**What this task involves**: State how many lines in the entries below contain the string "water". Reply with the number alone.

Spatial relationship records:
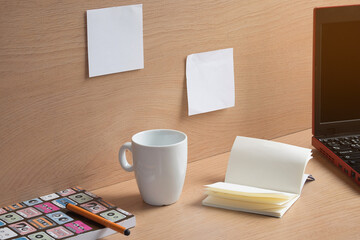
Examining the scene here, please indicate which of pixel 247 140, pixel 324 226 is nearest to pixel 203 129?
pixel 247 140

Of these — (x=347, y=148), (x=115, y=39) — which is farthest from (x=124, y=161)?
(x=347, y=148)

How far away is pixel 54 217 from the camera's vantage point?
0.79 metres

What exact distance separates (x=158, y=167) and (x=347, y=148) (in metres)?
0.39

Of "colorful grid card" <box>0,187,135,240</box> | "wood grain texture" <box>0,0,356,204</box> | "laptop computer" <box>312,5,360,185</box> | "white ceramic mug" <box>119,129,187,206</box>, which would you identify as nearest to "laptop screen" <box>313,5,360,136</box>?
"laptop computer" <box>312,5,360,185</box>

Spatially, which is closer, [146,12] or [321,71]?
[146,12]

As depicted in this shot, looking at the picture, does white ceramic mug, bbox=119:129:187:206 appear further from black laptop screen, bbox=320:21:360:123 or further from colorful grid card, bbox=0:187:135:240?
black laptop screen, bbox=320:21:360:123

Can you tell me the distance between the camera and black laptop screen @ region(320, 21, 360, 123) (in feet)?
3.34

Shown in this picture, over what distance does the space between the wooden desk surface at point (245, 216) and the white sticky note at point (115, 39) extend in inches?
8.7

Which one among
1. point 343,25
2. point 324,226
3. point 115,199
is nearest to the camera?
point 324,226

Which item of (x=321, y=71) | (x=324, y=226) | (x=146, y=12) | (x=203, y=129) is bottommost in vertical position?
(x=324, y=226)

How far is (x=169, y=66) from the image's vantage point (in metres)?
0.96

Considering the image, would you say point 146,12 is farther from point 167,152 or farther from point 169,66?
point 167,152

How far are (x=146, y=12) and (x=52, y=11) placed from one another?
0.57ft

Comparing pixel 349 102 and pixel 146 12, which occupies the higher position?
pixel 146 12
==
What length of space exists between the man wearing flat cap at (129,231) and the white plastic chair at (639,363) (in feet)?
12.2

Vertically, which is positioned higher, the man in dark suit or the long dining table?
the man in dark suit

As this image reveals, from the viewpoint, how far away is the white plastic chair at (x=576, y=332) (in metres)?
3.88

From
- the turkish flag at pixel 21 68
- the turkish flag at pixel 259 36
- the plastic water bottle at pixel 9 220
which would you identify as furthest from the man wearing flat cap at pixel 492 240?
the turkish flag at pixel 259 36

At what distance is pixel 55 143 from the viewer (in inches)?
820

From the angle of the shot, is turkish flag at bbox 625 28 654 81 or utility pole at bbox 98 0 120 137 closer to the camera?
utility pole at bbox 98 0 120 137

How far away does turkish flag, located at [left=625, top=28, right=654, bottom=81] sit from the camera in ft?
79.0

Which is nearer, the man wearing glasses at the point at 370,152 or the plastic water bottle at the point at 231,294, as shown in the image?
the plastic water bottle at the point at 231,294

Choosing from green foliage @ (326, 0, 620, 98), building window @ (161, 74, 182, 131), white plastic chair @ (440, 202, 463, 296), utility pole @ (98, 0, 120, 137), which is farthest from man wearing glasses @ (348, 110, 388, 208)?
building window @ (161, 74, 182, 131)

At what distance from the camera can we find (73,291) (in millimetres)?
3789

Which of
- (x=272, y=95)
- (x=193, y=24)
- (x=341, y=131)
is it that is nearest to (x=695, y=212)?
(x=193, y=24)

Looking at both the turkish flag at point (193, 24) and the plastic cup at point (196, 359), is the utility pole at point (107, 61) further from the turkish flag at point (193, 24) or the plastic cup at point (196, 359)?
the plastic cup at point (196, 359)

**Response for this exercise**: 3